Parents of Manchester children unite in grief with Muslim parents - Michael's essay
We grownups have been killing each in many different ways through several millennia over issues great and small and we will probably continue in that endeavour. But in this century, the targeting has shifted. Now we kill the young.
The children in their dying used to be called collateral damage, a cold, mechanical term which could apply to a highway traffic accident. There is nothing collateral about these deaths. They are meant to happen.
The murder venues in Manchester and in Paris, are places when the young gather to be with friends, to be free for a few hours. Places of noise and crowds and young laughter. Target-rich environments.
The vocabulary of terror, the words -- senseless, cowardly, vicious, appalling, sickening --- are all horrifically descriptive in an almost scripted way. The words and the language of grief are disturbingly familiar; our thoughts and prayers…..
And so on.
It is devastating beyond imagining to lose a child to accident or disease. But to have a child murdered, targeted specifically by a terrorist, must derange a parent in a particularly cruel way.

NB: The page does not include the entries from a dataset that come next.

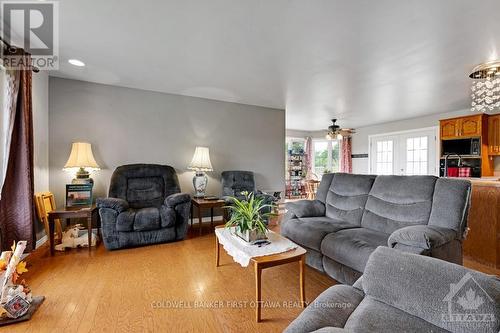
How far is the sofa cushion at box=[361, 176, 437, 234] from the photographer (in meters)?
2.15

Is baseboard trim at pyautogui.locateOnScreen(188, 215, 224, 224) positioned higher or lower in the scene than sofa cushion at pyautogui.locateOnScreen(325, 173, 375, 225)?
lower

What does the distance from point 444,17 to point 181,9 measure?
7.28ft

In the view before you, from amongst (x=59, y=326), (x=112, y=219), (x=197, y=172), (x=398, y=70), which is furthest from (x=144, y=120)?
(x=398, y=70)

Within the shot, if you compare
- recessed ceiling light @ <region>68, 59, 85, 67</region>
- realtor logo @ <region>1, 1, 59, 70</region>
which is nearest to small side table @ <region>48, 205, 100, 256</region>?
realtor logo @ <region>1, 1, 59, 70</region>

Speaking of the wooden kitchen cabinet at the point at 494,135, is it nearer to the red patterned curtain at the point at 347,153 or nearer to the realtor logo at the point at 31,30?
the red patterned curtain at the point at 347,153

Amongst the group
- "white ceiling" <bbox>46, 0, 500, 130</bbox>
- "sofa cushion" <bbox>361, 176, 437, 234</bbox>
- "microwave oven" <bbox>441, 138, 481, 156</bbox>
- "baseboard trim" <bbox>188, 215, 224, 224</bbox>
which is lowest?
"baseboard trim" <bbox>188, 215, 224, 224</bbox>

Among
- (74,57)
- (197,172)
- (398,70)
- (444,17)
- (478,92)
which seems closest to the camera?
(444,17)

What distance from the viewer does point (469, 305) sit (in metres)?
0.92

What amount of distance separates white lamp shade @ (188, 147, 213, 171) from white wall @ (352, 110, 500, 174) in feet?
18.0

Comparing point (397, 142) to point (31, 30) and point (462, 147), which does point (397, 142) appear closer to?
point (462, 147)

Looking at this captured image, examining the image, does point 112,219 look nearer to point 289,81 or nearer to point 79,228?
point 79,228

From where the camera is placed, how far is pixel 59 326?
1598 mm

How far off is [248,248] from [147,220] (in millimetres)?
1798

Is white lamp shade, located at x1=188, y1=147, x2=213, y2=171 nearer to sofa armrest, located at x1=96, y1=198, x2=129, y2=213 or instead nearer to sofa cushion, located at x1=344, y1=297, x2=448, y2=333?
sofa armrest, located at x1=96, y1=198, x2=129, y2=213
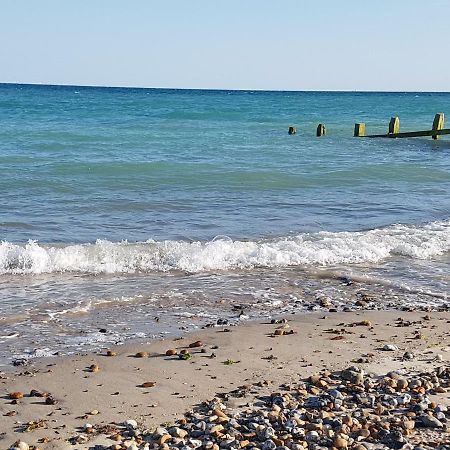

In the children of Manchester, we recognize our own children. But we don't often think about the thousands of Muslim children who have been ground up in the terror mills. Last year in Afghanistan, 923 children were killed, a 25 per cent increase over 2015. Whether the adults killing them are Boko Haram, or Al Qaeda, or Taliban or Western coalition forces, the Muslim children continue to die.
They step on land mines while playing, they are caught in a cross fire, shot down at checkpoints, run over by military convoys.
The young who survived the Manchester bombing will be scarred for life. Guardian columnist Louise Nevin was 10 in 1976, when a bomb planted by the provisional IRA exploded at an exhibition she and her mother were attending in London. No one was killed, but 84 people were injured, many seriously. For years after the bombing, she had to cancel any trips to London because of violent fits of nausea and vomiting. Her school chum, Tanya, was subjected to panic attacks. She became obsessed with unattended packages. To this day, she will sit only in an aisle seat in a theatre.
We like to think that we can protect our children and for most of their young lives, we do. But we want to block their ears and cover their eyes when the horror strikes. But we can't.
In 1889, W.B. Yeats wrote a poem called "The Stolen Child". Each stanza ends with:
"Come away, O human child!
To the waters and the wild
With a faery, hand in hand,
For the world's more full of weeping, than you can understand."